Wizz Air’s full-year results to 31 March this year were generally ahead of forecast, with a 6% increase in profit to €291.6m and a 19.6% rise in revenue to €2.3bn.

Ryanair saw profit fall 29% to €1.02bn in its full-year results, which it blamed on lower fares, on revenue of €7.56bn, while in its last full-year results to 30 September 2018, EasyJet recorded a 13% rise in pre-tax profit to £578m, on revenue of £5.9bn.

ANCILLARY REVENUE IS KEY

A key part of Wizz Air’s business strategy is driving ancillary revenue. While this part of the company’s income has drawn praise from shareholders and some of the wider market, it has drawn anger from consumer champions.

Wizz Air has reduced carry-on luggage to just one handbag-sized item, something which has left many passengers in for a nasty shock at the airport.

Airlines such as Wizz Air say this is to speed up boarding, but critics suspect it’s just another ploy to increase revenue.

Regardless, from a business perspective the reasons why Wizz Air and its boss are so focused on ancillary revenue are clear.

After all, ticket prices typically fluctuate depending on market response, whereas the price of the other services the airline provides remains relatively stable.

The more money it can bring in through checked bags, individual seat assignments, hotel commissions, etc, the less it will be impacted by issues such as higher fuel prices, which has caused issues for a lot of airlines.

RISING ABOVE THE COMPETITION

Varadi says Wizz Air makes more ancillary revenue than any other airline in the world – 43% of its total revenue versus 26% from Ryanair and 19.5% from EasyJet.

Ryanair has a stated aim to get 30% of its money from ancillary revenue by 2020, while EasyJet hasn’t set a target.

The aim, Varadi states, is for Wizz Air to ‘cross the 50% line’.

‘Ancillary revenues have been a big focus for us.
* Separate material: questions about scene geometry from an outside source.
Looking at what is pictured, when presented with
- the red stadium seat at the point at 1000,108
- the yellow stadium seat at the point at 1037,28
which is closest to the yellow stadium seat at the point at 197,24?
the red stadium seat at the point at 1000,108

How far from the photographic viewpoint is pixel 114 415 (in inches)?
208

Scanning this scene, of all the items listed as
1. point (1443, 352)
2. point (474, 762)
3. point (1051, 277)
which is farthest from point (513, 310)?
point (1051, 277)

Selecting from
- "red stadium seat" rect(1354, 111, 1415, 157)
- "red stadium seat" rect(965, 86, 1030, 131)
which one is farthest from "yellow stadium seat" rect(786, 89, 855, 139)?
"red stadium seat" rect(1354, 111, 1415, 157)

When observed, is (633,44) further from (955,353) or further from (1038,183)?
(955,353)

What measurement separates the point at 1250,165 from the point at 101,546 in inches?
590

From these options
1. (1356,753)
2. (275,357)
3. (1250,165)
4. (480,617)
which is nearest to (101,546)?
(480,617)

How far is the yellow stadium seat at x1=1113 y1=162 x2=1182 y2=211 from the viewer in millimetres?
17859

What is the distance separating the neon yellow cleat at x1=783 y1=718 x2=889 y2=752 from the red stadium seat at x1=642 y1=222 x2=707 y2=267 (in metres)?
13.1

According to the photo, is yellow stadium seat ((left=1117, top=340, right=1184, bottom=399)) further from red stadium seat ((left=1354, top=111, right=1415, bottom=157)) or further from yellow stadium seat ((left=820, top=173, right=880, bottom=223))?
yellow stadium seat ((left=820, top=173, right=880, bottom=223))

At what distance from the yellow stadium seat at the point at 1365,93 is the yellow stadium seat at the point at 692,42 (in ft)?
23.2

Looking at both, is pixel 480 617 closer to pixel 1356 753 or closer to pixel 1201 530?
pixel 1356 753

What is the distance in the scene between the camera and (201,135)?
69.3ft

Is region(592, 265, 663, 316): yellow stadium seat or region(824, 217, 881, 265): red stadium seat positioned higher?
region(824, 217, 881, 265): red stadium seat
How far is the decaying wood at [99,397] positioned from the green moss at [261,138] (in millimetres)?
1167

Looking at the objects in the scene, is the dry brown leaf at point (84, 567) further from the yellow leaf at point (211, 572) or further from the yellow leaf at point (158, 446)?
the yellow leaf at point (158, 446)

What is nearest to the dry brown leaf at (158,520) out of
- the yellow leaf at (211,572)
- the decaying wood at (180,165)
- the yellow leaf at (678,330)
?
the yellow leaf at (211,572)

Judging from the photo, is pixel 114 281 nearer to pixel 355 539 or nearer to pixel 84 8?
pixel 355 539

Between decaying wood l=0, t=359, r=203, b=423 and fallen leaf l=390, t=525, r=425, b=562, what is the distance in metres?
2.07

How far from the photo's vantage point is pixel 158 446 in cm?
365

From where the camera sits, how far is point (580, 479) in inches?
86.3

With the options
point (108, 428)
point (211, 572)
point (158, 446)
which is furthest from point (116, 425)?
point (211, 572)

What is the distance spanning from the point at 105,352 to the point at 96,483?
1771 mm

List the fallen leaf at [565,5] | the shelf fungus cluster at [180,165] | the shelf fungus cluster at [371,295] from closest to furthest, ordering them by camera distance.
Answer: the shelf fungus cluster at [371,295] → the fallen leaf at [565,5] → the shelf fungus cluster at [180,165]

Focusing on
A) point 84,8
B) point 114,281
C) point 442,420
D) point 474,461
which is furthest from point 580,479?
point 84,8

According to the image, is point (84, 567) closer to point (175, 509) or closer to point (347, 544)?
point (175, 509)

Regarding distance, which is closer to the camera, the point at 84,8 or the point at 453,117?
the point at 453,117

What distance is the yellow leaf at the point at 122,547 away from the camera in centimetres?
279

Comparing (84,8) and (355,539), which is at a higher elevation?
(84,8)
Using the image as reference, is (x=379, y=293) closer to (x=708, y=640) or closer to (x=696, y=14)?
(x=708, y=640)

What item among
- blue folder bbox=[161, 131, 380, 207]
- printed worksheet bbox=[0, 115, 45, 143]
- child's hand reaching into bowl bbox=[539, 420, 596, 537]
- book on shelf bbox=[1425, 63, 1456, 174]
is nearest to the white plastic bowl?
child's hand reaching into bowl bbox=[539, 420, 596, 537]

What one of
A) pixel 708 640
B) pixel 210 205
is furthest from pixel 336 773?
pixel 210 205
They tend to be more stable,’ he says. 

The risk is that this status alienates prospective fliers and undermines the company’s strong competitive position.

NEW AIRCRAFT INCOMING

What also marks out Wizz Air from its competitors, at least in Varadi’s view, is the new aircraft – the Airbus A321neo – it has ordered.

Having picked out Ryanair as his main rival, the Wizz Air boss sees the A321neo as the reason why the airline can get its unit cost below that of its Irish counterpart.

The Wizz Air boss believes the higher number of seats the airline can cram into the A321neo, plus its better fuel efficiency, means his company will be able to get its unit costs below that of its peer.

He says: ‘These savings enable us to offset cost issues like volatile fares, labour cost pressures and rises in the fuel price. I don’t think [other airlines] have those levers to be able to stabilise costs.’


SHARES SAYS: 

Wizz Air is an attractive business and investment bank Berenberg notes that it generates a higher return on capital than Ryanair (16% versus c9%, respectively) and has better long-term growth prospects.

However, airlines can be volatile investments and they operate in a highly competitive market. The trick is to buy the shares when sentiment is very weak towards the sector and the share prices have been beaten up.